> [SEITENTEXT]:
+--

Die zehn Kriminalromane von Wolf Haas mit und ohne Kommissar/Detektiv Brenner (in den Verfilmungen kongenial von Josef Hader verkörpert) könnte man Kult nennen, wäre dieser Begriff nicht viel zu blöd für die verschrobenen, sprachlich und konzeptionell sehr eigenen und in mehrfacher Hinsicht ausgezeichneten Meisterwerke. In jedem finden sich kleine, geniale Einfälle, wie etwa die Klingelschildidee in »Wie die Tiere«, die ich nicht verspoilern werde. Lesen!

+--

> [ANWEISUNGEN]:
1. Übersetze aus dem Text über die Krimis von Wolf Haas diesen Satz ins Englische: „In jedem finden sich kleine, geniale Einfälle, wie etwa die Klingelschildidee in »Wie die Tiere«, die ich nicht verspoilern werde.“
2. Setze den Text über die Krimis von Wolf Haas nach seinem letzten Satz mit einigen Sätzen fort.

+--

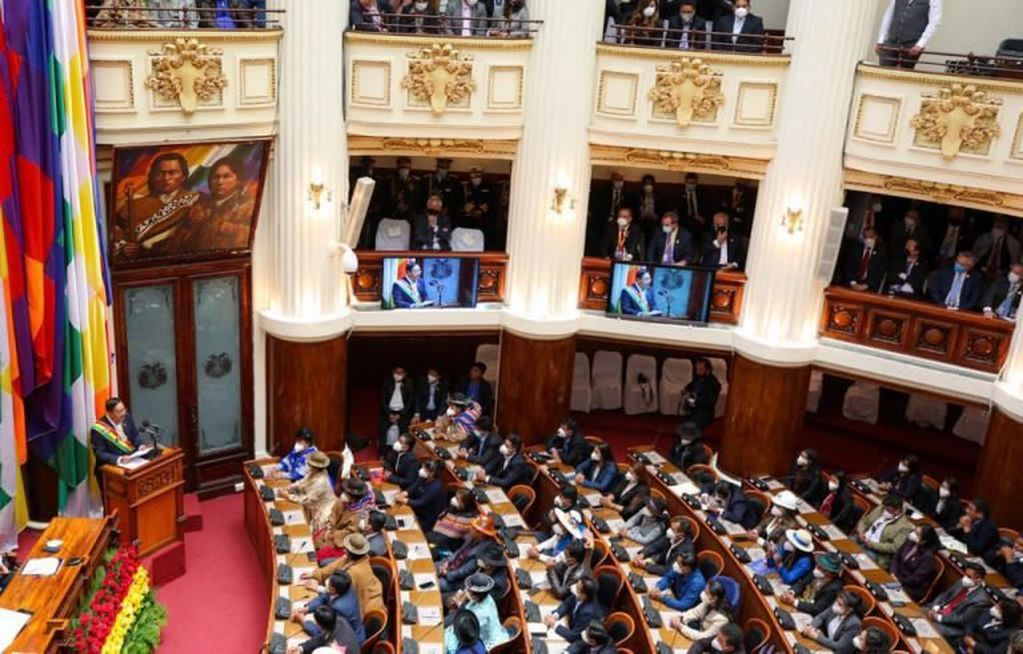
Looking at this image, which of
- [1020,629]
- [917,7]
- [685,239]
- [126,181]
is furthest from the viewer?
[685,239]

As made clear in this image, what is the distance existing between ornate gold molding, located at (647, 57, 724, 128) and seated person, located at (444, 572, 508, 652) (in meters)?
6.05

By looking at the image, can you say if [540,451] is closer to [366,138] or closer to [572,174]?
[572,174]

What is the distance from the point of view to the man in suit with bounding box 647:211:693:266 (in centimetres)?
1326

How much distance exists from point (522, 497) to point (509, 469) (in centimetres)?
39

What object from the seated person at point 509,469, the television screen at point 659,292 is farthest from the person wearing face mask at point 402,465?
the television screen at point 659,292

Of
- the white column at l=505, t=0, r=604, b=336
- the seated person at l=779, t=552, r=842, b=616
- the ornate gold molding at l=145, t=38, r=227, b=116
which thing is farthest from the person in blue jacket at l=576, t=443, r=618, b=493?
the ornate gold molding at l=145, t=38, r=227, b=116

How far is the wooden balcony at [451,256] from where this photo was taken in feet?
42.3

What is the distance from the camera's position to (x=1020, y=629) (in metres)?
8.99

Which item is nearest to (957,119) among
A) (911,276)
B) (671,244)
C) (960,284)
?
(960,284)

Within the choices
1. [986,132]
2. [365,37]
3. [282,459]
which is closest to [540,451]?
[282,459]

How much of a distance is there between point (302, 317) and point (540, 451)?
3.42 meters

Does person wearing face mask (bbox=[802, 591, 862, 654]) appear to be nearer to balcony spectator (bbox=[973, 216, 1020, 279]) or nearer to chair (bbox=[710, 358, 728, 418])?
balcony spectator (bbox=[973, 216, 1020, 279])

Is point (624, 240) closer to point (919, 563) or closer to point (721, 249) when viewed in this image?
point (721, 249)

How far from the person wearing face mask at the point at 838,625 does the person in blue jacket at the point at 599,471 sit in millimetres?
3223
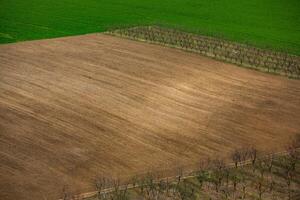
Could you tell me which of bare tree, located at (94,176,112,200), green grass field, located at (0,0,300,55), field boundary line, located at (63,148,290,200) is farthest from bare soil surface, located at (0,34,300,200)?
green grass field, located at (0,0,300,55)

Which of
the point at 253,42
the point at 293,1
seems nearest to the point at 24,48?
the point at 253,42

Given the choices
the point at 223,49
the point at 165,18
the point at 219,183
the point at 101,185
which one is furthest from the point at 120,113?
the point at 165,18

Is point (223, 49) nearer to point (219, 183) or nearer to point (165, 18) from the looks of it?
point (165, 18)

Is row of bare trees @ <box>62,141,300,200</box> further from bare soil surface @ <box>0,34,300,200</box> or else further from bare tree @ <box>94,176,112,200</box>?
bare soil surface @ <box>0,34,300,200</box>

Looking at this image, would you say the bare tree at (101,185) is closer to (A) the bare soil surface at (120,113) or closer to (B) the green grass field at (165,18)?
(A) the bare soil surface at (120,113)

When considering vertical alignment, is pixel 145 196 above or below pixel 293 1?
below

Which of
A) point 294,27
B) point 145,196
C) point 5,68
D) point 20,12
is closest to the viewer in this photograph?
point 145,196

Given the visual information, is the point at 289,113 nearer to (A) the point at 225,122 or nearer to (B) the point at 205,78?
(A) the point at 225,122
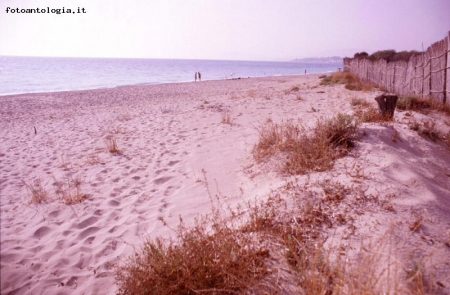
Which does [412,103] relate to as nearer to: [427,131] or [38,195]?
[427,131]

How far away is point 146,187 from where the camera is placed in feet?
14.3

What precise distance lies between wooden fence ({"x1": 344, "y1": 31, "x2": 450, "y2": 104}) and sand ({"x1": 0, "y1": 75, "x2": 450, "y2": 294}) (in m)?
1.30

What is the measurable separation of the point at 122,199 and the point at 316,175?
9.17ft

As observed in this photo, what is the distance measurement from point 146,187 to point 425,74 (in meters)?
8.33

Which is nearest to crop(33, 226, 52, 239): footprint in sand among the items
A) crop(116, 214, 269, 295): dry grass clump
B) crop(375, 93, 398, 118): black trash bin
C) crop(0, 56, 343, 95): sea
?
crop(116, 214, 269, 295): dry grass clump

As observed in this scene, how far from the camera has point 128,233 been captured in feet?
10.4

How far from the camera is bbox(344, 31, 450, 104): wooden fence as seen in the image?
6832mm

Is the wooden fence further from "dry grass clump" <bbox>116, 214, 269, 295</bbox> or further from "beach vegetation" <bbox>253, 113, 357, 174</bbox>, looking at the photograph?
"dry grass clump" <bbox>116, 214, 269, 295</bbox>

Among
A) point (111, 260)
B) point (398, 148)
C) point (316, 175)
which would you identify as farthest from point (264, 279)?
point (398, 148)

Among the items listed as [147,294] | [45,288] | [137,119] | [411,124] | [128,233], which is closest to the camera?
[147,294]

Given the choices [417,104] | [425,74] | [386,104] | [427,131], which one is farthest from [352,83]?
[427,131]

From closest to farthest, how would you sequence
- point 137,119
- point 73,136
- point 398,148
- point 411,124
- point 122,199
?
1. point 122,199
2. point 398,148
3. point 411,124
4. point 73,136
5. point 137,119

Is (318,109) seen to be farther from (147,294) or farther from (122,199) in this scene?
(147,294)

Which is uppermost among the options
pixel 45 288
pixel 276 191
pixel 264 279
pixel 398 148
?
pixel 398 148
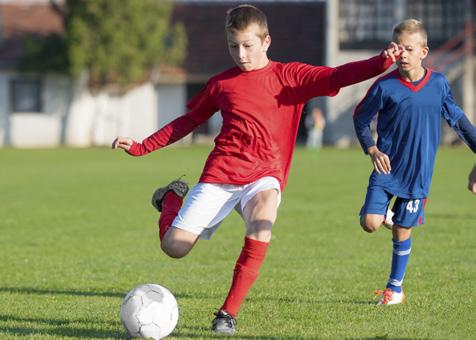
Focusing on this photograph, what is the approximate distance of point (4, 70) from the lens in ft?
149

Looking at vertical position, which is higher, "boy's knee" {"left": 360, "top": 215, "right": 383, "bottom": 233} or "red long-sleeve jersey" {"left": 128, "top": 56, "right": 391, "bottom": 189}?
"red long-sleeve jersey" {"left": 128, "top": 56, "right": 391, "bottom": 189}

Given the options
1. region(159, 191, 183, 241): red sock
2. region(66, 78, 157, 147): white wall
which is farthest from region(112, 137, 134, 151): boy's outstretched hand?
region(66, 78, 157, 147): white wall

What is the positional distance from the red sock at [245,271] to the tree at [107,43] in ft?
122

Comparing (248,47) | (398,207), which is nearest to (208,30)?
(398,207)

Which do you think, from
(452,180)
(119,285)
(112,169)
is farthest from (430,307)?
(112,169)

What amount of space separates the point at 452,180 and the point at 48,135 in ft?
87.7

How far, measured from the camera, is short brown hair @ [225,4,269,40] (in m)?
6.28

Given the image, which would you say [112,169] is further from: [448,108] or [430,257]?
[448,108]

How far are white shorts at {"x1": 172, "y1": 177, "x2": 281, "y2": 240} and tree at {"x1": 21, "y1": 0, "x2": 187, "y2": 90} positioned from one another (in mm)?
36741

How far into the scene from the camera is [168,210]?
7043mm

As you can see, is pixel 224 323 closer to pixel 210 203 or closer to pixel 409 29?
pixel 210 203

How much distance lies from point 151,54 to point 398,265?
37.6m

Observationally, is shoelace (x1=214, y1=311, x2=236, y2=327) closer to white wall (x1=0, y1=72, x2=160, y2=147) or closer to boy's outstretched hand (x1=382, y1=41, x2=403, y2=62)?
boy's outstretched hand (x1=382, y1=41, x2=403, y2=62)

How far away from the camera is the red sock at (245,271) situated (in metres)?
6.34
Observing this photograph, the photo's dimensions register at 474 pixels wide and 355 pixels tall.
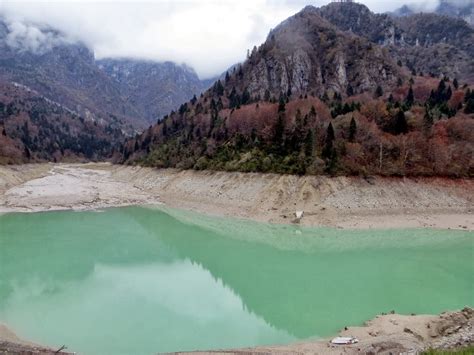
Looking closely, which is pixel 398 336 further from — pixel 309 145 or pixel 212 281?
pixel 309 145

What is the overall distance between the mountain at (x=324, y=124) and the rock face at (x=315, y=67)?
291mm

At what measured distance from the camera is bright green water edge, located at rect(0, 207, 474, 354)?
1659 cm

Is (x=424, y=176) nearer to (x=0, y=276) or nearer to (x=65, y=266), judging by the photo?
(x=65, y=266)

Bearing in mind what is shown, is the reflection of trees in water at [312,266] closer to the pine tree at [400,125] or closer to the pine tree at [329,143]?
the pine tree at [329,143]

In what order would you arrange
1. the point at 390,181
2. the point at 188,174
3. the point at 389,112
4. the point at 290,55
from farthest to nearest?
the point at 290,55 < the point at 188,174 < the point at 389,112 < the point at 390,181

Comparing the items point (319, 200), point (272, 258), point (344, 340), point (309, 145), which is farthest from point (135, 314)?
point (309, 145)

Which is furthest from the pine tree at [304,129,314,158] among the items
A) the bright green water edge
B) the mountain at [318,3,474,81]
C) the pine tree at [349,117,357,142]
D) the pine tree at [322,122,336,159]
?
the mountain at [318,3,474,81]

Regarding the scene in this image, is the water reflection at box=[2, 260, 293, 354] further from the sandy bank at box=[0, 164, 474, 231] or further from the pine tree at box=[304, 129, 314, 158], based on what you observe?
the pine tree at box=[304, 129, 314, 158]

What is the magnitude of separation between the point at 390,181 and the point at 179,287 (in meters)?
30.3

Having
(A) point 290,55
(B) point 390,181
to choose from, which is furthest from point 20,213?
(A) point 290,55

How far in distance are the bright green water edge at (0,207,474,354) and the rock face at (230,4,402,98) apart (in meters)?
76.5

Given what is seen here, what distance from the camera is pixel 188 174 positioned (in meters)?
61.4

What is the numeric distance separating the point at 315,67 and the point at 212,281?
102847 millimetres

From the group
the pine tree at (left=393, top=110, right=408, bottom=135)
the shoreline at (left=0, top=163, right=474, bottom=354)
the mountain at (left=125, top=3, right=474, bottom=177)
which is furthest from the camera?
the pine tree at (left=393, top=110, right=408, bottom=135)
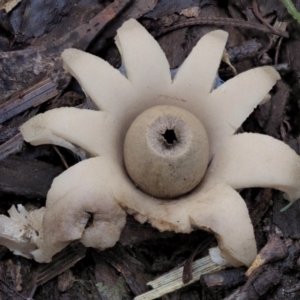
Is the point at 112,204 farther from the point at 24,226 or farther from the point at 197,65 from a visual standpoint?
the point at 197,65

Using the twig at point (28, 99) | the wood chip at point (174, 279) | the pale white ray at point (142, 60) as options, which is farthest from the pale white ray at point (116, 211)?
the twig at point (28, 99)

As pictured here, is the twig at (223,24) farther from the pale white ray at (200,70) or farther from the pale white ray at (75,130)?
the pale white ray at (75,130)

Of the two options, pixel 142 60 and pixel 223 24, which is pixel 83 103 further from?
pixel 223 24

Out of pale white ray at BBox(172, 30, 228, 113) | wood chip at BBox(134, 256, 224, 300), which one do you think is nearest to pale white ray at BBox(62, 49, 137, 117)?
pale white ray at BBox(172, 30, 228, 113)

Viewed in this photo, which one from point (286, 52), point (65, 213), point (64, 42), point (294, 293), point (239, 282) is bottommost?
point (294, 293)

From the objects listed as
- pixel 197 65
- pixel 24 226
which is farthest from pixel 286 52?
pixel 24 226

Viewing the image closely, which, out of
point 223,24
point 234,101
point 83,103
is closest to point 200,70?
point 234,101

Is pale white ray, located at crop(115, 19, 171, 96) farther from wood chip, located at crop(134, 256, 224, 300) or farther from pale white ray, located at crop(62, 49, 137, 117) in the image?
wood chip, located at crop(134, 256, 224, 300)
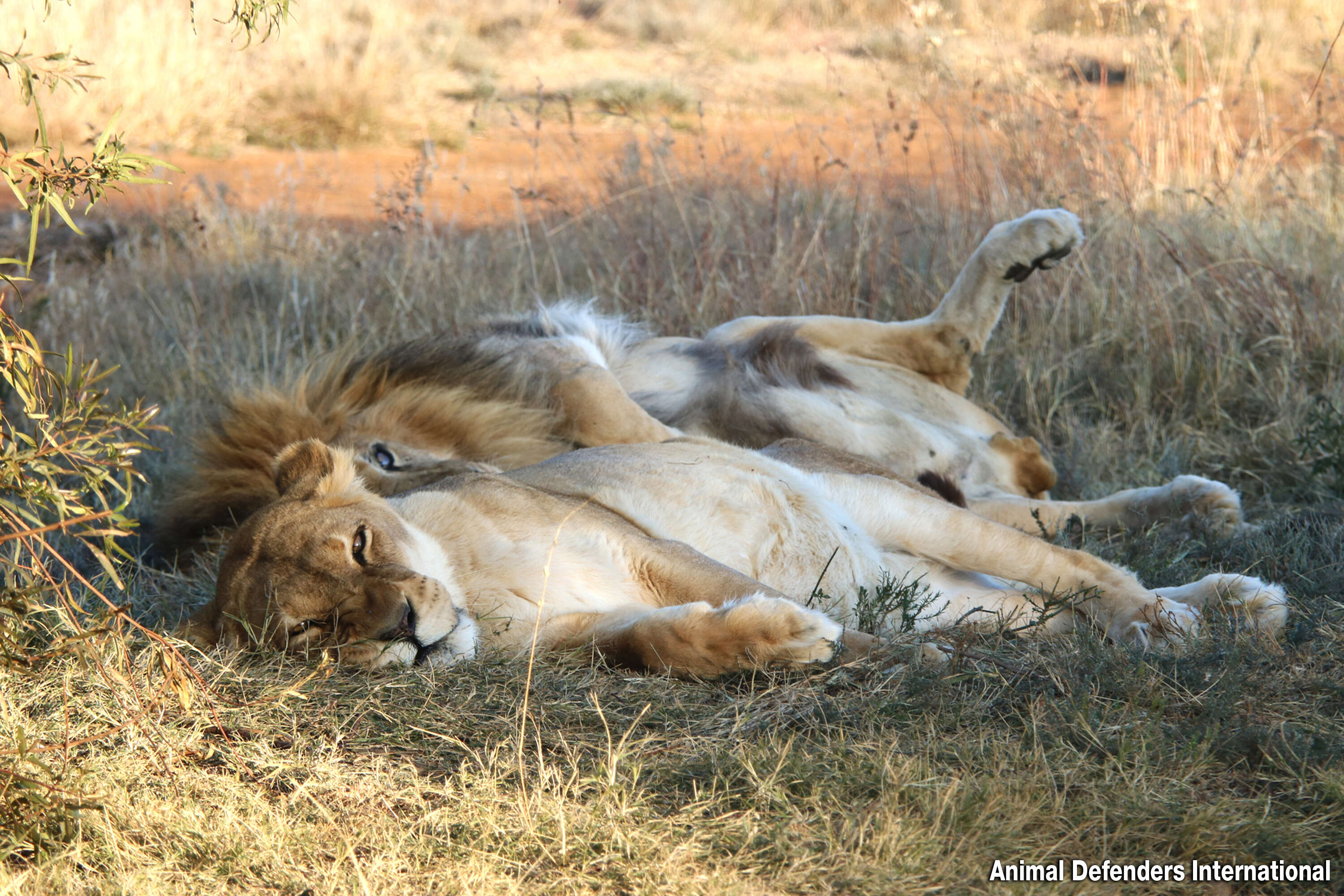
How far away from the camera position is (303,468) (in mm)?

+--

> [ANTWORTEN ZU AUFGABEN]:
1. Each of them contains small, brilliant ideas, such as the doorbell nameplate idea in "Wie die Tiere", which I won't spoil.

2.
Auch weitere Erzählungen des österreichischen Autors (»Das Wetter vor 15 Jahren«, »Die Verteidigung der Missionarsstellung«, »Junger Mann«) sind weit entfernt vom Mainstream, jedes sehr individuell und trotzdem immer Wolf Haas. »Junger Mann«, der »Coming of Age«-Bericht eines dicklichen Buben mit permanent eingestreuten Kalorienangaben, hatte bereits autobiographische Züge, das aktuelle Buch zeigt schon mit dem Wortspiel auf dem Cover, wie privat es ist: »Eigentum von Wolf Haas«.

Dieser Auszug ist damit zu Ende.